In 1936, archaeologist Oppenoorth studied photos of Ngandong bones and noticed damage to a tiger skull and deer antlers, which he thought showed evidence of bone tools. He suggested some antlers had carved bird skulls attached for use as axes. In 1951, Weidenreich doubted this, arguing that river currents and animals like crocodiles might have caused the damage. Oppenoorth also thought a carved bone with a wavy pattern was a harpoon, but Weidenreich believed it was a spearhead. Weidenreich noted unusual stingray stingers at Ngandong, which he thought were used as weapons, similar to tools used by some South Pacific peoples. It is unclear if these items were made by Homo erectus or later humans. Earlier Homo erectus at Trinil may have used shells and shark teeth to make tools.
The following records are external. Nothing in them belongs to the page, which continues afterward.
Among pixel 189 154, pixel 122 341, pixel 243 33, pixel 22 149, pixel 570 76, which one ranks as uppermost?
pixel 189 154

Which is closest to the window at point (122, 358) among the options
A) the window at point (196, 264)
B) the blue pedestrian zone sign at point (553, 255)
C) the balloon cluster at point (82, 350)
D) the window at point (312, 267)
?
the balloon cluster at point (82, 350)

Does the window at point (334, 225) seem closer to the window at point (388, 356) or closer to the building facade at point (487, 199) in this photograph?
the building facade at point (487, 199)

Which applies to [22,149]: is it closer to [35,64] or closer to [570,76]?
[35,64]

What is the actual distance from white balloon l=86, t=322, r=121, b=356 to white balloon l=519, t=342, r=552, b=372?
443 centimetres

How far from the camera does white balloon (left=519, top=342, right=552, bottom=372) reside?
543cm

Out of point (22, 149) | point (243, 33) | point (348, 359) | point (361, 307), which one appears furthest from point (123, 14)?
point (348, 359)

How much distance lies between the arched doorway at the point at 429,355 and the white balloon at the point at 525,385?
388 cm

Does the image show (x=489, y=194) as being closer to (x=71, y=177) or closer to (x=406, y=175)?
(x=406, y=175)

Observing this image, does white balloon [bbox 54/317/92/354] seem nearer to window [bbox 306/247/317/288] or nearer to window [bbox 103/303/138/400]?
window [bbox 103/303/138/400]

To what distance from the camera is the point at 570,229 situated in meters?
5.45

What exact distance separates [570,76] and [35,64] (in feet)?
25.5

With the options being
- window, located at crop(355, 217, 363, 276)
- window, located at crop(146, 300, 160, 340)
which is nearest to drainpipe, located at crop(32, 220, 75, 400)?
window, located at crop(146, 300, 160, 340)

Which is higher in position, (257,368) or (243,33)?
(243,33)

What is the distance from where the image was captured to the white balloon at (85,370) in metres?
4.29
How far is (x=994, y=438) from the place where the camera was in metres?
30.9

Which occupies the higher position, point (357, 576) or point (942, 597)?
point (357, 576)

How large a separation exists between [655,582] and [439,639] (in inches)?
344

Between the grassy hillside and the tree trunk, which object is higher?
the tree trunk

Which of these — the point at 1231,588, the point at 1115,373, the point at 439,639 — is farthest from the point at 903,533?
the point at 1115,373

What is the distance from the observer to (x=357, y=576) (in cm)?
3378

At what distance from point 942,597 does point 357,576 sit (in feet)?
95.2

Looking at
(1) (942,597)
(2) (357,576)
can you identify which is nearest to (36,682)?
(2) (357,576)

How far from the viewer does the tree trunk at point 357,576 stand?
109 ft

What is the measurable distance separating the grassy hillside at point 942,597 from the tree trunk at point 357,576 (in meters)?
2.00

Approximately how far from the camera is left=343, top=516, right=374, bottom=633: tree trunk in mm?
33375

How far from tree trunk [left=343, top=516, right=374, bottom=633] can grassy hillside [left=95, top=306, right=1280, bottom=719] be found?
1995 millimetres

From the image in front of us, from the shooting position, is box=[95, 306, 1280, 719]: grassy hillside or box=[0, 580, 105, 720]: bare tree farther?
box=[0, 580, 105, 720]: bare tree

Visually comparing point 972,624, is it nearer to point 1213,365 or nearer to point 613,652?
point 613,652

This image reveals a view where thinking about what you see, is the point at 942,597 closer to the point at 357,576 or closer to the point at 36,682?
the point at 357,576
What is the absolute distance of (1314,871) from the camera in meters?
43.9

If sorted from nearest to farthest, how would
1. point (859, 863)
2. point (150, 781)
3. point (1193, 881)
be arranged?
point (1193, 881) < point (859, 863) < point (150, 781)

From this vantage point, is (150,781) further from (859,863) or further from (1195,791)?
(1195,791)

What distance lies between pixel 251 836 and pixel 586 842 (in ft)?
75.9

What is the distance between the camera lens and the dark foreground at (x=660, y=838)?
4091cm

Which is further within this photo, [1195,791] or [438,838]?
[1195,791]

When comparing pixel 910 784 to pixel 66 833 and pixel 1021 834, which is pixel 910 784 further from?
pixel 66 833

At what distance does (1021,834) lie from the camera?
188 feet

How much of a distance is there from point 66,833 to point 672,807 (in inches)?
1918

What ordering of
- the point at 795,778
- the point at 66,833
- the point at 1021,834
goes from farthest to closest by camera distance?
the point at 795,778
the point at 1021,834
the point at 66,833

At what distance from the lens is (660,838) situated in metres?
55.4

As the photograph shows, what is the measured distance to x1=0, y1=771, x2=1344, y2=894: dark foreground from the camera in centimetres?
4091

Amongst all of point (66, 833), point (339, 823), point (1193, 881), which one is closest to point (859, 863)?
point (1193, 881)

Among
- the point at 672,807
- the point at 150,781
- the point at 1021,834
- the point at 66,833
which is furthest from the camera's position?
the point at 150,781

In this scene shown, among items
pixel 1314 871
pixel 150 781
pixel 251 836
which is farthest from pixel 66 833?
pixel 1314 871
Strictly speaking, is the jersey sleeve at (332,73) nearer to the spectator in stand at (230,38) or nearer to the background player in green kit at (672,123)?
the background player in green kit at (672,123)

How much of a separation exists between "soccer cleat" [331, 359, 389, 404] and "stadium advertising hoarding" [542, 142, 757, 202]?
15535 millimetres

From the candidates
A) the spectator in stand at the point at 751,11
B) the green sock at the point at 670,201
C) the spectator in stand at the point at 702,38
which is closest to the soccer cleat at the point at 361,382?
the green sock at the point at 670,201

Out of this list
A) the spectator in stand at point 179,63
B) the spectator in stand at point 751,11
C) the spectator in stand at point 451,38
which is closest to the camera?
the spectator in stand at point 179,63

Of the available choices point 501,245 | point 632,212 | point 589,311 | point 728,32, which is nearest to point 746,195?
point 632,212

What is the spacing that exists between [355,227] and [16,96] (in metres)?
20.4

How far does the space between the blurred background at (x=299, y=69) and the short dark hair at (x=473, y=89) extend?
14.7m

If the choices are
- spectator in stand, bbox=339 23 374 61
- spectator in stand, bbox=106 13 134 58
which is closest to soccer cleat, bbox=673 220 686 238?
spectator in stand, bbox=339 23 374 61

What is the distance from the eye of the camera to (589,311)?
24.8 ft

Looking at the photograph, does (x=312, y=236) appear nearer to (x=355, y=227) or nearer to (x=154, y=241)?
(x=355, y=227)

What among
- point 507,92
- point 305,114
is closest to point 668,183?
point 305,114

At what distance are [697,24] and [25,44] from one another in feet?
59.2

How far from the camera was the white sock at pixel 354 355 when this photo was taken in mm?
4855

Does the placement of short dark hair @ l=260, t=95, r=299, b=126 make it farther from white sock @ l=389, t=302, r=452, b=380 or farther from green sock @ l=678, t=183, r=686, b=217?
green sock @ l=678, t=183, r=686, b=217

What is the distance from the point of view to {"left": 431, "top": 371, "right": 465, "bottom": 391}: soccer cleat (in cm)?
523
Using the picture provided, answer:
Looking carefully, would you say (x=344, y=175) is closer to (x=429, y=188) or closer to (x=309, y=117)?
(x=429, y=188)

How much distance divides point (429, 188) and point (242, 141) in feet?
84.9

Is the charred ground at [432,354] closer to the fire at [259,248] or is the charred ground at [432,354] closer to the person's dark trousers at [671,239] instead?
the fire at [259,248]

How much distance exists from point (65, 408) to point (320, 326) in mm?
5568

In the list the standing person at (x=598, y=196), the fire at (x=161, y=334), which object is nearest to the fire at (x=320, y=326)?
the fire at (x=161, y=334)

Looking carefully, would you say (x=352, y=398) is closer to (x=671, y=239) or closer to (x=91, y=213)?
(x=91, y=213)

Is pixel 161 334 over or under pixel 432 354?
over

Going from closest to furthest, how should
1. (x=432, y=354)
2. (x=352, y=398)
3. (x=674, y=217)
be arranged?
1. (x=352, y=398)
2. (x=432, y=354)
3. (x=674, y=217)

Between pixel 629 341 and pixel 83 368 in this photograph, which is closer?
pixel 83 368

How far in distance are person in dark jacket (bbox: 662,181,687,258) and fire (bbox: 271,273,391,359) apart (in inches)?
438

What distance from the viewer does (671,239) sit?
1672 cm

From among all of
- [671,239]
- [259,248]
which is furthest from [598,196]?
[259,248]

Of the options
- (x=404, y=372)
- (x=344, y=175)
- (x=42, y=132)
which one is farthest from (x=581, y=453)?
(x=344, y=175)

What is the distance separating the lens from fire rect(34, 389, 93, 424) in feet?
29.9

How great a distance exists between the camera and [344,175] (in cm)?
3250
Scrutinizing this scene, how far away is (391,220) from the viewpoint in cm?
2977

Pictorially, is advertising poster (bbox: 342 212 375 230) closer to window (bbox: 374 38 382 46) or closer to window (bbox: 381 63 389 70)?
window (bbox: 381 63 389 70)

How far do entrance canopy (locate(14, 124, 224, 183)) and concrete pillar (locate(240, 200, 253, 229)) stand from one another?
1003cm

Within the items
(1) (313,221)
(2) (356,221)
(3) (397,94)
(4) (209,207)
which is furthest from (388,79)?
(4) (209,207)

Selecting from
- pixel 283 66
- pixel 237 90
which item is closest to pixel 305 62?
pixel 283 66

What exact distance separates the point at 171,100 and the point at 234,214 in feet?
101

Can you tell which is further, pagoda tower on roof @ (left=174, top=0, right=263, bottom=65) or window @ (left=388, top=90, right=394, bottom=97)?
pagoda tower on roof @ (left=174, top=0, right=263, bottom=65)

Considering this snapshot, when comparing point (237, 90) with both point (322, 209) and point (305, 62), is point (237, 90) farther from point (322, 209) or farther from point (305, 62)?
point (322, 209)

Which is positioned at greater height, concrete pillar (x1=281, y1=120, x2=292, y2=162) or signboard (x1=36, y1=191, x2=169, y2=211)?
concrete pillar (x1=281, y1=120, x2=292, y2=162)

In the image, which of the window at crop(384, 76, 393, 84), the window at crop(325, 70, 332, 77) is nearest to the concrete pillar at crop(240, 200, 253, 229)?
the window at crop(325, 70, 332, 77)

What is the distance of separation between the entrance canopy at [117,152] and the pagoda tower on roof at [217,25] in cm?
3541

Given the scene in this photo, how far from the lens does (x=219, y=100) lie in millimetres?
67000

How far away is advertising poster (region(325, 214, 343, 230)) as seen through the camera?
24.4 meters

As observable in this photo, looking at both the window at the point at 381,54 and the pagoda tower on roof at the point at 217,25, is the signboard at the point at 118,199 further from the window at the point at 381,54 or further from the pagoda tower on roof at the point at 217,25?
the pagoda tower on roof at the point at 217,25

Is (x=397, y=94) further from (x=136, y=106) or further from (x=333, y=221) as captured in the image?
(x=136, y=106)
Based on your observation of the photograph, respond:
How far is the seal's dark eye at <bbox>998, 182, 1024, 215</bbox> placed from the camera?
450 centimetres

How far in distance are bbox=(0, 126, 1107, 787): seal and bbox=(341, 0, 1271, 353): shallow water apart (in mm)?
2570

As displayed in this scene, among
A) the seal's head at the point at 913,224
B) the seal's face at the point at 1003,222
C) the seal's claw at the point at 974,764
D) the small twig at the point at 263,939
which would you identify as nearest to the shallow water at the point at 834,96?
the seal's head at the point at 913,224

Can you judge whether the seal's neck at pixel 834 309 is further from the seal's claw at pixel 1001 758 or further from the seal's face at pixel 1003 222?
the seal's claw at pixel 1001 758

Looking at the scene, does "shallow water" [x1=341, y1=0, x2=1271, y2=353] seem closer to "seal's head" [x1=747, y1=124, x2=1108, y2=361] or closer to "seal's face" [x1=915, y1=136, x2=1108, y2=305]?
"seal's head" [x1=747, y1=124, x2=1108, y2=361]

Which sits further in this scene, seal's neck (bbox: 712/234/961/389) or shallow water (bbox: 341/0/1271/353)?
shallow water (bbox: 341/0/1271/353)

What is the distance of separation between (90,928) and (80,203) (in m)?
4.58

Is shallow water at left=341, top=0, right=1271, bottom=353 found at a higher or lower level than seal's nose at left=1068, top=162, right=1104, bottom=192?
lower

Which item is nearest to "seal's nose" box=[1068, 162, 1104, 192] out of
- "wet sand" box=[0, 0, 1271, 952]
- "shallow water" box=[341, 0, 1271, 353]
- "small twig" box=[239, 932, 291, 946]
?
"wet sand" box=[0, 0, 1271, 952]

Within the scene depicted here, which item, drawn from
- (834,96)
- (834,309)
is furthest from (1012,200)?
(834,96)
Oppenoorth also found a round andesite stone ball at Ngandong, a common item in the Solo Valley. Similar balls have been found in European and African sites, including the Acheulean of Kenya. These balls were once thought to be hunting tools like bolas or club heads, but in 1993, researchers showed that repeated use as a hammer could create their shape.

In 1938, von Koenigswald and others collected stone tools from Ngandong, but river damage made it hard to identify them. The tools were small, simple, and mostly made of chalcedony, chert, or jasper. Some volcanic rocks and wood fragments were modified into heavy tools. A 1973 find at Sambungmacan included a unifacial chopper made of andesite. Because so few tools were found, it is hard to classify Homo erectus at Ngandong into a specific tool-making tradition. Unlike Acheulean sites in Africa and Eurasia, Ngandong lacks complex tools like hand axes. In 1948, Movius suggested this was due to differences in environment between western and eastern Homo erectus (the "Movius Line"), as open areas allowed big-game hunting.

Though the "Movius Line" is no longer widely accepted, hand axes are still rare in East Asia. Possible reasons include differences in raw materials, use of bamboo instead of stone, or lower population density.

In 1951, Weidenreich and von Koenigswald noted serious injuries on Skulls IV and VI, likely caused by a sharp object and a blunt object. These injuries showed signs of healing, meaning the individuals survived. Only skullcaps were found, with no teeth, which is unusual. They concluded that these skulls were likely victims of an attack that did not succeed.